NVIDIA / TensorRT

NVIDIA® TensorRT™ is an SDK for high-performance deep learning inference on NVIDIA GPUs. This repository contains the open source components of TensorRT.
https://developer.nvidia.com/tensorrt
Apache License 2.0
10.84k stars 2.14k forks source link

Unexpected acceleration of diffusion-demo-like pipeline when running nsys profile on GPU A10 #3698

Open zhexinli opened 8 months ago

zhexinli commented 8 months ago

Description

I follow the diffusion-demo to accelerate my only SD pipeline, building VAE encoder, VAE decoder, Unet into different engines, while other models are torch.

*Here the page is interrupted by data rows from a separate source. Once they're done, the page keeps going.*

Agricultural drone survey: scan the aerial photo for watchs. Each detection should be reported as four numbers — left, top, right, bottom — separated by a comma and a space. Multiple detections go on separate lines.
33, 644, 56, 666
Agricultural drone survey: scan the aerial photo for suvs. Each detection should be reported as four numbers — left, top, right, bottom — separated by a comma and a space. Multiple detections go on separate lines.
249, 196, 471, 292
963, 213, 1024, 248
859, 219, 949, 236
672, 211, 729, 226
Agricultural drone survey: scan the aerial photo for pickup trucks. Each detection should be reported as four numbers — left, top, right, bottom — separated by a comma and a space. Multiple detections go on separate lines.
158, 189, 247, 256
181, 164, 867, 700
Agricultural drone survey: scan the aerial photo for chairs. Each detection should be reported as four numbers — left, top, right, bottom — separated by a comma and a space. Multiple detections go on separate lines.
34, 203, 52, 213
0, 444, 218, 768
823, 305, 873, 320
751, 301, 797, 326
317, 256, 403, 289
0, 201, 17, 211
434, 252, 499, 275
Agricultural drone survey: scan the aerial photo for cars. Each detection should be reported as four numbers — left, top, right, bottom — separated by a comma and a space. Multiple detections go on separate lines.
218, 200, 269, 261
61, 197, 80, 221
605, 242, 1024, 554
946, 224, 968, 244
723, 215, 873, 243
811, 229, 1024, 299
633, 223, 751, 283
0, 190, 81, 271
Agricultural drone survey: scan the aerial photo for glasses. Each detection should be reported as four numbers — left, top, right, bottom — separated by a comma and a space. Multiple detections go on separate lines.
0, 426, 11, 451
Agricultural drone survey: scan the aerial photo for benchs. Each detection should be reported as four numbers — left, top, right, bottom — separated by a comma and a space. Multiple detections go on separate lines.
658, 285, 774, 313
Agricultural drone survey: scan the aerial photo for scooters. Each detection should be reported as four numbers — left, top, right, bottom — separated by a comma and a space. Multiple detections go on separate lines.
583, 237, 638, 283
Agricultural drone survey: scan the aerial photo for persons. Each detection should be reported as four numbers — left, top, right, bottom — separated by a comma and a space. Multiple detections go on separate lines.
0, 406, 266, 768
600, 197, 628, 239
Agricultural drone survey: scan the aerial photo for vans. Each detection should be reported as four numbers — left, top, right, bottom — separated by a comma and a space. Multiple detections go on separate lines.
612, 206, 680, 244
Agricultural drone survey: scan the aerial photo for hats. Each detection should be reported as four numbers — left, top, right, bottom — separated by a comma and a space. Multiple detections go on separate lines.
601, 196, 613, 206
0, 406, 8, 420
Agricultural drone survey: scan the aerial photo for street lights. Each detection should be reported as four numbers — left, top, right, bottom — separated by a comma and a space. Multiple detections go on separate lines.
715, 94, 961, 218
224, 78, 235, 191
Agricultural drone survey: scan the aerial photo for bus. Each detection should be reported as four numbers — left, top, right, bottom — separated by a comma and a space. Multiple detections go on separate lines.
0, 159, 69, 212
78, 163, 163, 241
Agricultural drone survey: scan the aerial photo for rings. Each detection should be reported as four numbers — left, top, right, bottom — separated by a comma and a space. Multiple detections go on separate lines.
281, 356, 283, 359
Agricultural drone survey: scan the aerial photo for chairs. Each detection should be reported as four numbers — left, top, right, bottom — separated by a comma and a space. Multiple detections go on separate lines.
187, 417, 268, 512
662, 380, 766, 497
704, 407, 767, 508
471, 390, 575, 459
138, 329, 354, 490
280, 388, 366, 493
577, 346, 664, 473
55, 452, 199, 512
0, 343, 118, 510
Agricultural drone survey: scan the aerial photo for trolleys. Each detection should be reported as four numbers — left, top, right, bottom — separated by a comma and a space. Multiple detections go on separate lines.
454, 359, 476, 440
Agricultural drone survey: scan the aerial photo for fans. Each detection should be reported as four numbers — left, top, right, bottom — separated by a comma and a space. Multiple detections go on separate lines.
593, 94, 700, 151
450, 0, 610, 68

When not using nsys profile, my pipeline takes 616ms to complete, but when nsys profile is enabled, It only takes 600ms to complete, which is unexpected since nsys always slows down inference in my past experience. But when I export CUDA_LAUNCH_BLOCKING=1 to force device syncronize, nsys profile (688ms) now takes a little longer than not profiling (665ms) as usual. So I think the GPU syncronization behavior is somehow different when nsys profile is enabled.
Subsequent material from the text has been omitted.